Job ▸
Arrange each line of the rows below as a JSON list of strings, one string per line, with blank lines skipped and the pictures left out.

Spatial questions linked to pictures ▸
——
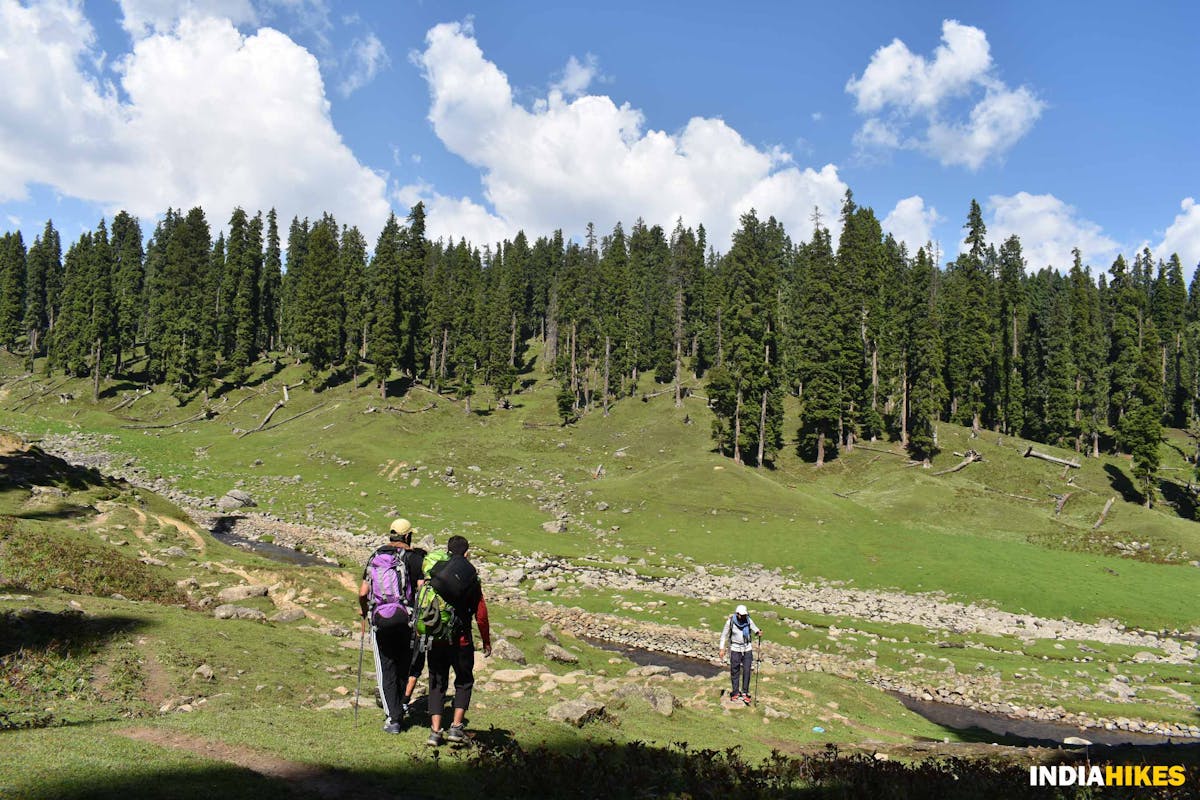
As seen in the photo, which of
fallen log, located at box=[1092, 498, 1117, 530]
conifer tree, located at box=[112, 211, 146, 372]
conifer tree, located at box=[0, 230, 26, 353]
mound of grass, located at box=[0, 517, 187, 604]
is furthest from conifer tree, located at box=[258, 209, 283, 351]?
fallen log, located at box=[1092, 498, 1117, 530]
——
Result of this task ▸
[
  "As seen in the photo, which of",
  "fallen log, located at box=[1092, 498, 1117, 530]",
  "conifer tree, located at box=[112, 211, 146, 372]",
  "conifer tree, located at box=[0, 230, 26, 353]",
  "mound of grass, located at box=[0, 517, 187, 604]",
  "is furthest from conifer tree, located at box=[258, 209, 283, 351]?",
  "fallen log, located at box=[1092, 498, 1117, 530]"
]